TASKS AND EXERCISES:
1. Answer these questions from the APDS page:
(a) What kind of group did Ed Banham-Hall set up for patients?
(b) Which three sites does APDS cause recurrent infections in?
(c) For patients with which two diagnoses is genetic testing currently recommended?
2. Carry on the APDS page from the point where it stops.

DOCUMENT PASSAGE:
-=-=-
APDS global patient support group launched!

I know that it can be difficult receiving a diagnosis of APDS – then finding that you don’t know anyone else with the condition. It can feel isolating and frightening for patients. After a couple of patients and families approached me directly I have decided to set up a Facebook support group.

I’d love it if you applied to join. You can find the group here.

You are not alone.

Best,

Ed Banham-Hall

Learn about APDS

This is a non-technical overview of APDS that covers questions commonly asked by patients with APDS.

What is Activated PI3 Kinase Delta Syndrome?

Activated PI3 Kinase Delta Syndrome (APDS) is a rare cause of immunodeficiency that can cause recurrent infections of the ear, sinuses, and lungs (sometimes called “pneumonia” or “bronchiectasis”). Some patients also suffer from severe infections by a type of virus caused by Herpesvirus, such as Chickenpox. These infections are so severe and so frequent that a doctor makes a diagnosis of “immunodeficiency”. Having had one nasty infection on one occasion is not enough – all the patients discovered so far have been registered with a specialist hospital clinic for patients with known immune problems.

How do I know if I have APDS?

Currently the only way to prove whether or not you have APDS is if your doctor organises genetic testing. For now, we are only recommending this in patients with Primary Immunodeficiency or Hyper-IgM Syndrome. If you have one of these diagnoses, consider asking your clinician at your next outpatient appointment.

If you are not already diagnosed with a Primary Immunodeficiency or Hyper-IgM Syndrome it is unlikely that you have the genetic mutation that causes APDS, and testing is not currently recommended.
-=-=-
COLLECTED MATERIAL:
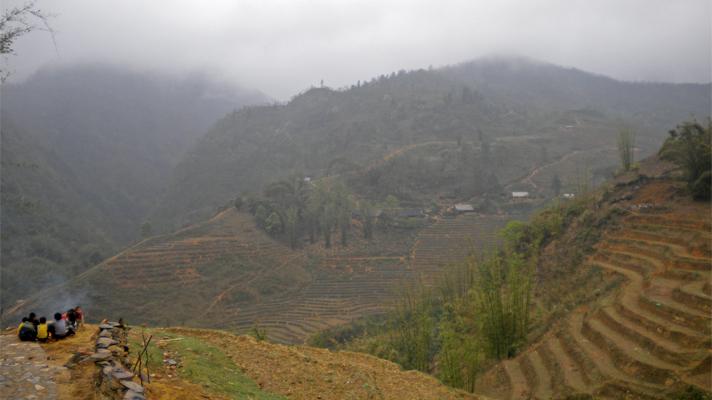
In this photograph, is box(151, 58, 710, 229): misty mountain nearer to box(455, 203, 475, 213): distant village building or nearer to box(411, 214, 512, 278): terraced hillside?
-=-=-
SET OF ANSWERS:
1.
(a) A Facebook support group.
(b) The ear, the sinuses, and the lungs.
(c) Primary Immunodeficiency and Hyper-IgM Syndrome.

2.
How does APDS affect people?

APDS can affect different patients in different ways. The most common feature is being prone to severe infections that lead to having to come into hospital. However some patients may also have very severe infections from Chickenpox, an enlarged spleen, or swollen lymph nodes (“glands”).

Can I catch ADPS?

No. APDS is a genetic mutation, so can’t be transmitted like an infection. If one of your parents has APDS there is a 50% chance that you could inherit the mutation. Additionally some patients have healthy parents, but acquire the mutation through a random new mutation.

How can I find out more about APDS?

This website has been set up by a group of scientists who discovered APDS to provide education and resources for patients and doctors. If you have questions you can contact us by email and we’ll do our best to help out.

The APDS patient registry

Learn about the APDS patient registry

The APDS patient registry is intended to advance the research and development of treatments, therapies and care for all those diagnosed with APDS.

APDS is currently thought to be a rare disease. Many specialist units will only look after a small number of patients – or perhaps only one – and if new treatments become available it could prove hard to spread information and knowledge rapidly to patients and doctors.

If potential new treatments are developed, this registry may be used to reach as many patients as possible to discuss participation in clinical studies.

We are in the process of conducting the consent, data protection and ethical review process necessary to begin recruitment to the APDS patient registry.

Please keep checking back!

The APDSyndrome team.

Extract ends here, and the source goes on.